Когда занялся следующий день, ветер стих совершенно и лазоревое море сверкало своей зеркальной поверхностью. Восток алел, розоватая дымка редела и расходилась под проступавшим сквозь нее светом всходившего солнца и только вдали чернели, точно развалины, остатки туч дыма, красные края которых уже бледнели, напоминая о грозном бедствии, обрушившемся накануне. Белые стены и красивые колонны, прежде видневшиеся вдоль берега, не существовали больше; на месте Геркуланума и Помпеи, еще вчера полных жизни, берег представлял унылую картину опустошения…

У беглецов, ехавших на корабле, начинающийся день не вызвал крика восторга: слишком были они истомлены и измучены пережитым за последний день и лишь тихий благодарный шепот пронесся между ними. Они смотрели друг на друга, оглядывались кругом и понемногу начинали сознавать, что мир еще существует вокруг, а над ними остается небо. В уверенности, что самое худшее уже миновало, они успокоились и благодетельный сон смежил их глаза. Бесшумно летел корабль, приближаясь к гавани; то там, то здесь виднелись на гладкой поверхности моря белевшие паруса, подымались стройные мачты, обгоняли или оставались позади различные суда, большие и малые, наполненные беглецами, искавшими более гостеприимного берега.

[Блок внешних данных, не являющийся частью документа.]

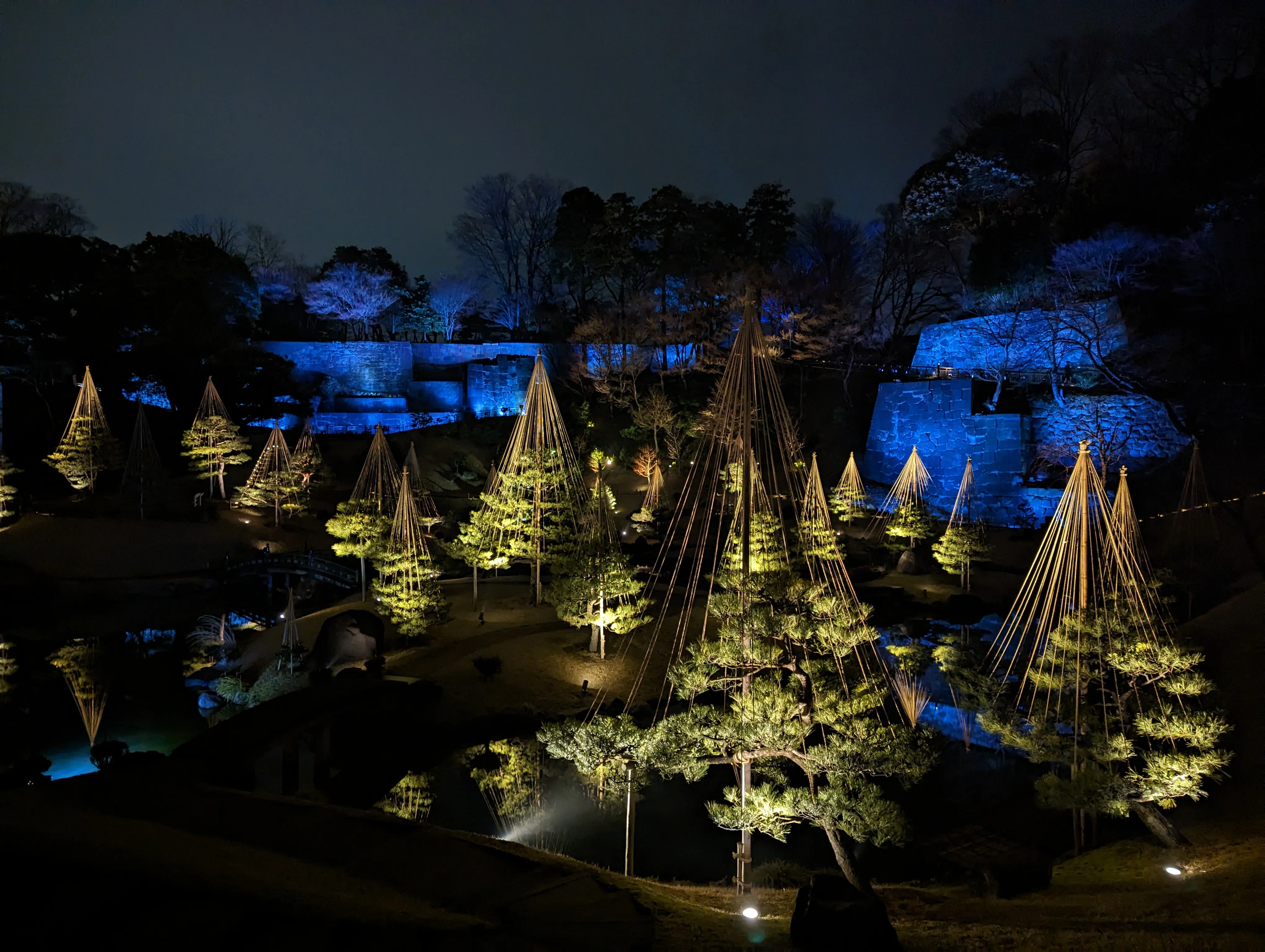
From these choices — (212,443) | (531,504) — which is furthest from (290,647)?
(212,443)

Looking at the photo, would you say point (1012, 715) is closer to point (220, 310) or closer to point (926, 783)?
point (926, 783)

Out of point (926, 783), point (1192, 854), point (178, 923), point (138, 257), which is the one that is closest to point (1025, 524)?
point (926, 783)

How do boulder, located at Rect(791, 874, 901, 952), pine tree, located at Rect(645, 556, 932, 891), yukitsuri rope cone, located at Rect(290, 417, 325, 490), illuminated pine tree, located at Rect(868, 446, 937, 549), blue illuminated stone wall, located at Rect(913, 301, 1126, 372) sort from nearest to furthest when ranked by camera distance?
1. boulder, located at Rect(791, 874, 901, 952)
2. pine tree, located at Rect(645, 556, 932, 891)
3. illuminated pine tree, located at Rect(868, 446, 937, 549)
4. blue illuminated stone wall, located at Rect(913, 301, 1126, 372)
5. yukitsuri rope cone, located at Rect(290, 417, 325, 490)

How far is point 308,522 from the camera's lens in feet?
87.5

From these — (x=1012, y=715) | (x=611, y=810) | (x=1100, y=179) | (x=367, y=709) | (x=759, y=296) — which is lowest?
(x=611, y=810)

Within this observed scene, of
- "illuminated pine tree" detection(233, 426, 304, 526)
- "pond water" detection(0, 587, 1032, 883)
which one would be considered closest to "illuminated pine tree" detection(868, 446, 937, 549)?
"pond water" detection(0, 587, 1032, 883)

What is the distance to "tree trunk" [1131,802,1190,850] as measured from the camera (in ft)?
26.0

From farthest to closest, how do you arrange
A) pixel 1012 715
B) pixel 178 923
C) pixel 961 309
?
1. pixel 961 309
2. pixel 1012 715
3. pixel 178 923

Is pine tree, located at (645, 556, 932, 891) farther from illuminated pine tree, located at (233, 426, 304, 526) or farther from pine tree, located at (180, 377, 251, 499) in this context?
pine tree, located at (180, 377, 251, 499)

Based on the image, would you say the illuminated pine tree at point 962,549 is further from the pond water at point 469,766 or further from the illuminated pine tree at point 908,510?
the pond water at point 469,766

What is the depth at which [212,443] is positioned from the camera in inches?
1036

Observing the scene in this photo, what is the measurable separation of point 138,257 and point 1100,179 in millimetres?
40282

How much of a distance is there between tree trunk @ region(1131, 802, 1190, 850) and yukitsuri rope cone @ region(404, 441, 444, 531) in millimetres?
15934

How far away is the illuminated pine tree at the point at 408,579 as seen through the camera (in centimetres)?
1484
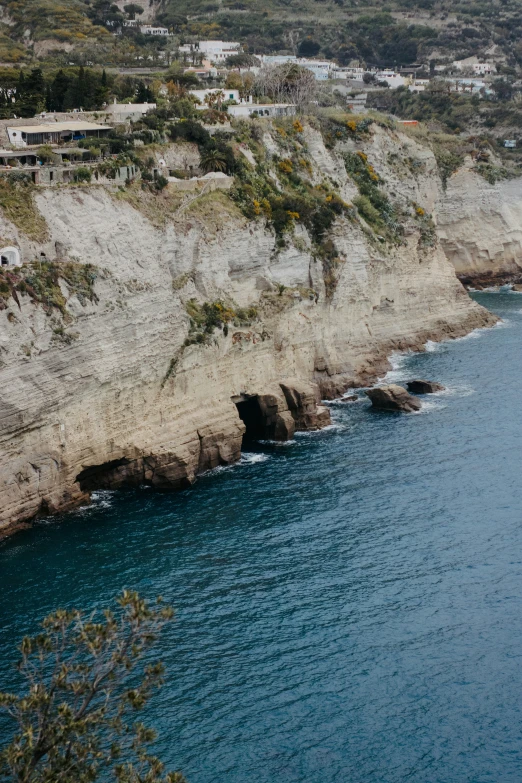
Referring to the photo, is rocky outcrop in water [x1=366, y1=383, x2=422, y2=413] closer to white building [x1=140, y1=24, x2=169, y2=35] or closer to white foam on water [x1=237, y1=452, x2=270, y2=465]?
white foam on water [x1=237, y1=452, x2=270, y2=465]

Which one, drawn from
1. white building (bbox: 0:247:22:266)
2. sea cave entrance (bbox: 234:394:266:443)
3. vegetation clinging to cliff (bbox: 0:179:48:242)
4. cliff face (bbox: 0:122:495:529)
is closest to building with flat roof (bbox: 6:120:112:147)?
cliff face (bbox: 0:122:495:529)

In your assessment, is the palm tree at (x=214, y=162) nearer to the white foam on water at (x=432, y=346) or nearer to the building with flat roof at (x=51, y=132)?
the building with flat roof at (x=51, y=132)

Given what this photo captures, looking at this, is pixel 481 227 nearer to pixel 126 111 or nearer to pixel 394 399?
pixel 394 399

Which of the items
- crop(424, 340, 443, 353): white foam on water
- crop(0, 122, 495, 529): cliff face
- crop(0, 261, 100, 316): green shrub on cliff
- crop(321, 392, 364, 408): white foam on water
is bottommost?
crop(321, 392, 364, 408): white foam on water

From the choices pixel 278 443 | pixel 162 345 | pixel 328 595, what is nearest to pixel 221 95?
pixel 162 345

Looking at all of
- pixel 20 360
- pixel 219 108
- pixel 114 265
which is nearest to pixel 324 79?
pixel 219 108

В Риме встретились наши путники с Саллюстием, который собирался там поселиться; Главк же, обвенчавшись там с Ионой, решил вернуться в родные им обоим Афины.

Свою слепую спасительницу они оставили при себе и окружали ее всю жизнь самой нежной заботливостью и всеми знаками благодарного внимания; но последствия перенесенных ею страданий и волнений, тяжелое детство и непосильные тревоги последнего времени, расшатали ее слабый организм и рано свели ее в могилу.

Несколько лет спустя, Главк писал своему другу Саллюстию:

«Гробницу нашей верной Нидии я вижу каждый день из окна моей комнаты; Иона никогда не забывает украшать ее урну свежими цветами. Воспоминание об этой необыкновенной девушке всегда вызывает у меня неразрывно с ней связанное представление о мрачных последних днях Помпеи, с ее ужасающей гибелью и опустошением, витающим теперь в ее развалинах. И я должен тебе сказать, мой Саллюстий, что и я не тот, что был тогда! Мое прежнее здоровье никогда не возвращалось после того, как я испробовал яда и посидел в ужасном воздухе тюрьмы. То, что ты мне пишешь об усилении в Риме христианской общины, меня не удивляет, так как с недавнего времени и я сам вместе с моей дорогой Ионой приняли это учение. После разрушения Помпеи я еще раз встретился с Олинфом, который вскоре все-таки умер, приняв мученическую смерть за свое неукротимое рвение. Он-то именно и указал мне в моем двойном спасении — от пасти льва и от смерти под развалинами города — на проявление промысла Божия! Я внимал его речам о неизвестном мне Боге, верил и молился! Это ли не настоящая вера, мой Саллюстий, которая проливает свой благодатный свет на нашу земную жизнь, а в будущей открывается во всей своей славе? От черезмерного рвения тех, которые на все, что не — их, смотрят, как на преступное, и осуждают всех на вечную гибель, — спасает меня греческая кровь, текущая в моих жилах; я не содрогаюсь в священном ужасе перед верованиями других людей и не дерзаю их проклинать; я лишь молю Небесного Отца о их просветлении. Эта моя «теплота» не нравится некоторым из них, но я прощаю этим строгим судьям, и так как открыто не восстаю против предубеждений большинства, то именно этот мой умеренный образ действий и дает мне возможность спасать иногда некоторых от чрезмерной строгости законов и последствий их собственного, не всегда необдуманного рвения.

Пока я пишу, в саду моем жужжат пчелы, солнце золотит горы, весна во всей красе! Оставь твой пышный Рим и приезжай к нам в Афины, Саллюстий! Здесь все вдохновляет, пробуждает лучшие стороны души и навевает чистые мысли; вода, небо, горы, деревья — все гармонирует и подходит к общей картине, центром которой остаются Афины. И в траурной одежде неволи Афины все же остаются прекрасной матерью мудрости и поэзии, озарившей весь древний мир!»